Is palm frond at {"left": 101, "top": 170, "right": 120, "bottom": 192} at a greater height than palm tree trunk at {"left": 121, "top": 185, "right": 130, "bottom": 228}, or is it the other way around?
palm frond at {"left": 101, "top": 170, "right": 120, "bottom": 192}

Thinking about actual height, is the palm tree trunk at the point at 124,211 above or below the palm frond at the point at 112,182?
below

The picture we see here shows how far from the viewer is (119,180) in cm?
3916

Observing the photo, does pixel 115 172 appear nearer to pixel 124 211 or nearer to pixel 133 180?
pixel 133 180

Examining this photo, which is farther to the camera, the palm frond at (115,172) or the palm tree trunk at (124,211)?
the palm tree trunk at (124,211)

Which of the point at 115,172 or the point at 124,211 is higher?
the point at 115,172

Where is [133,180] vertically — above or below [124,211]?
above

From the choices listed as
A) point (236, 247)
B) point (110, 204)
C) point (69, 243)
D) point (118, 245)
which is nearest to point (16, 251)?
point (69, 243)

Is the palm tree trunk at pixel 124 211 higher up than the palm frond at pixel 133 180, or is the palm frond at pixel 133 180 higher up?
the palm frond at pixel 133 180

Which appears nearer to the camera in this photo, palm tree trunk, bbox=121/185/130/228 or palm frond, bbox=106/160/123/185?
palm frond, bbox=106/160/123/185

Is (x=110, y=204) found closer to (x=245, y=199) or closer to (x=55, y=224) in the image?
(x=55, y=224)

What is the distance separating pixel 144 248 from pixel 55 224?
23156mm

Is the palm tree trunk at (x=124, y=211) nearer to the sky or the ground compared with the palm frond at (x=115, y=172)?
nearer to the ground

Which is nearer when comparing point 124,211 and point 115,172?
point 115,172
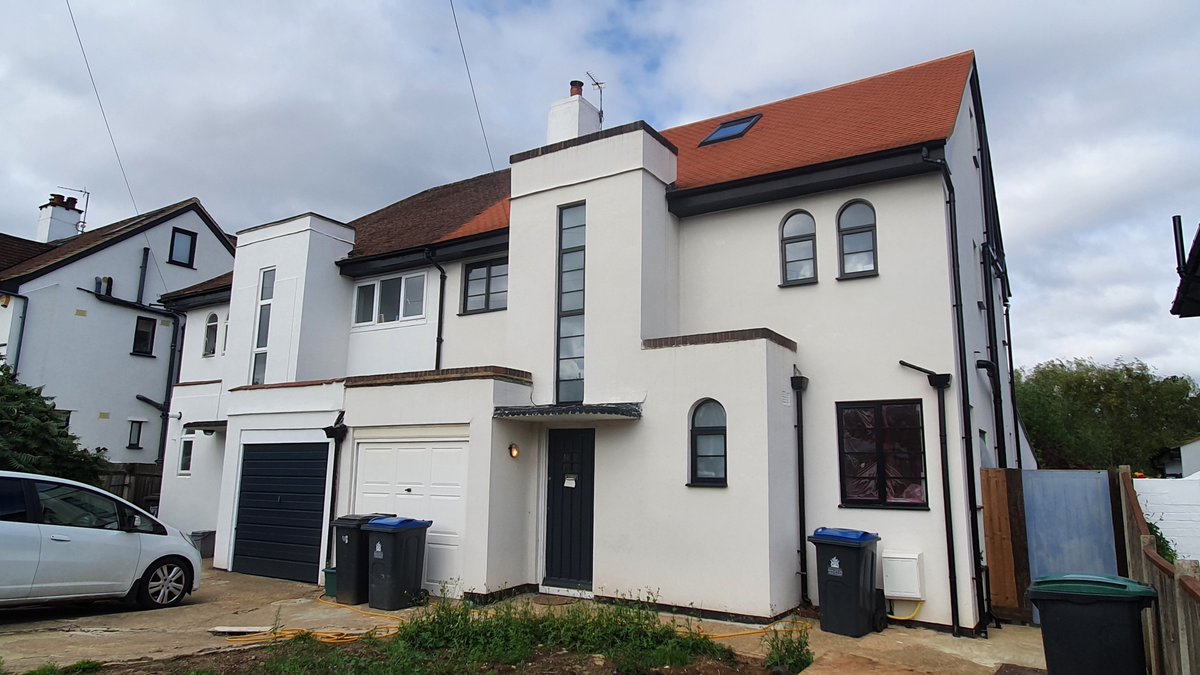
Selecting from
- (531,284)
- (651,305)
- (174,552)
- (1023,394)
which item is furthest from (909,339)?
(1023,394)

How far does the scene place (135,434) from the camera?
22078 millimetres

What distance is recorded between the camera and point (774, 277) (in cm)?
1073

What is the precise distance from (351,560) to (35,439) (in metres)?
7.99

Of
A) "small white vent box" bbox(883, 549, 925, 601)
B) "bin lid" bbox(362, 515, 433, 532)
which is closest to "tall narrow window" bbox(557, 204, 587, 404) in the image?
"bin lid" bbox(362, 515, 433, 532)

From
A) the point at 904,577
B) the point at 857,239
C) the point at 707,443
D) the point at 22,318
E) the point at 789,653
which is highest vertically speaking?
the point at 22,318

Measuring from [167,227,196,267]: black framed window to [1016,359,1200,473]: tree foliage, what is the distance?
102 ft

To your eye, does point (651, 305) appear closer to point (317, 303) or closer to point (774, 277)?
point (774, 277)

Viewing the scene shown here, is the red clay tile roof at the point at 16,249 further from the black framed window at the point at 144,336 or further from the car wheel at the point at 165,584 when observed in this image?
the car wheel at the point at 165,584

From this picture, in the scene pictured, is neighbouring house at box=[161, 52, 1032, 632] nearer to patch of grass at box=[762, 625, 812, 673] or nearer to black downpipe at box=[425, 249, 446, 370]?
black downpipe at box=[425, 249, 446, 370]

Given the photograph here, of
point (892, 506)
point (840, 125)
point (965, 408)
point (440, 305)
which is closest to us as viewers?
point (965, 408)

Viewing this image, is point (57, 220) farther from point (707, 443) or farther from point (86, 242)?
point (707, 443)

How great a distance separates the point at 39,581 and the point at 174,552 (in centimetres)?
159

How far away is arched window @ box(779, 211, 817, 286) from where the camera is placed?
414 inches

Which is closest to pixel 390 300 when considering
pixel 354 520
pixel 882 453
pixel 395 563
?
pixel 354 520
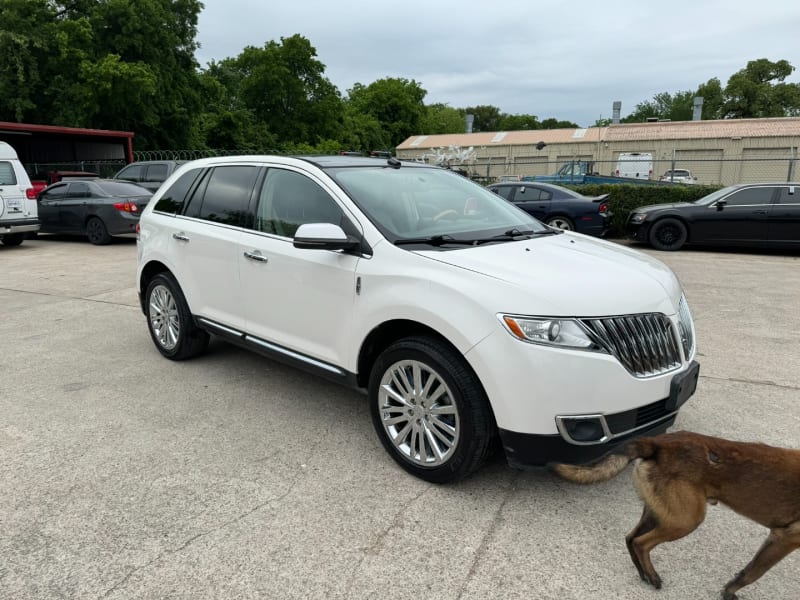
....
Please rewrite every entry above with "camera" replaced by "lens" and all other text unchanged. Omit the pictures.

## Response
Is palm frond at {"left": 101, "top": 170, "right": 120, "bottom": 192} at a greater height than palm tree trunk at {"left": 121, "top": 185, "right": 130, "bottom": 228}, or is it the other way around?
palm frond at {"left": 101, "top": 170, "right": 120, "bottom": 192}

Thinking about actual height, is the palm tree trunk at the point at 124,211 above or below the palm frond at the point at 112,182?
below

The picture we see here shows how far from the viewer is (119,180) in cm?
3916

Observing the photo, does pixel 115 172 appear nearer to pixel 124 211 or nearer to pixel 133 180?
pixel 133 180

Examining this photo, which is farther to the lens, the palm frond at (115,172) or the palm tree trunk at (124,211)?
the palm tree trunk at (124,211)

Which of the point at 115,172 or the point at 124,211 is higher?
the point at 115,172

Where is [133,180] vertically — above or below [124,211]?
above

From the choices listed as
A) point (236, 247)
B) point (110, 204)
C) point (69, 243)
D) point (118, 245)
which is nearest to point (16, 251)?
point (69, 243)

Is the palm tree trunk at pixel 124 211 higher up than the palm frond at pixel 133 180, or is the palm frond at pixel 133 180 higher up?
the palm frond at pixel 133 180

Which appears nearer to the lens in this photo, palm tree trunk, bbox=121/185/130/228 or palm frond, bbox=106/160/123/185?
palm frond, bbox=106/160/123/185

Is (x=110, y=204) found closer to (x=245, y=199) or closer to (x=55, y=224) in the image?
(x=55, y=224)

What is the distance separating pixel 144 248 from pixel 55 224?
23156mm

Is the palm tree trunk at (x=124, y=211) nearer to the sky or the ground compared with the palm frond at (x=115, y=172)?
nearer to the ground

Which is nearer when comparing point 124,211 and point 115,172?
point 115,172
Selecting from
- (531,284)
- (651,305)
- (174,552)
- (1023,394)
which item is furthest from (909,339)?
(1023,394)

How far does the scene place (135,434) from the lens?
22078 millimetres

What distance is recorded between the lens and point (774, 277) (in cm)?
1073

What is the precise distance from (351,560) to (35,439) (in metres)?
7.99

Of
A) "small white vent box" bbox(883, 549, 925, 601)
B) "bin lid" bbox(362, 515, 433, 532)
which is closest to "tall narrow window" bbox(557, 204, 587, 404) in the image?
"bin lid" bbox(362, 515, 433, 532)

From
A) the point at 904,577
B) the point at 857,239
C) the point at 707,443
D) the point at 22,318
E) the point at 789,653
which is highest vertically speaking?
the point at 22,318

Measuring from [167,227,196,267]: black framed window to [1016,359,1200,473]: tree foliage, what is the distance?
102 ft

To your eye, does point (651, 305) appear closer to point (317, 303) or closer to point (774, 277)?
point (774, 277)

Viewing the scene shown here, is the red clay tile roof at the point at 16,249 further from the black framed window at the point at 144,336 or further from the car wheel at the point at 165,584 when observed in this image?
the car wheel at the point at 165,584

From this picture, in the scene pictured, is neighbouring house at box=[161, 52, 1032, 632] nearer to patch of grass at box=[762, 625, 812, 673] or nearer to black downpipe at box=[425, 249, 446, 370]?
black downpipe at box=[425, 249, 446, 370]

Given the photograph here, of
point (892, 506)
point (840, 125)
point (965, 408)
point (440, 305)
which is closest to us as viewers?
point (965, 408)

Viewing this image, is point (57, 220) farther from point (707, 443) or farther from point (86, 242)?
point (707, 443)

How great a distance separates the point at 39,581 and the point at 174,552 (in centimetres)?
159

How far away is arched window @ box(779, 211, 817, 286) from where the lens is placed?
414 inches

Which is closest to pixel 390 300 when considering
pixel 354 520
pixel 882 453
pixel 395 563
?
pixel 354 520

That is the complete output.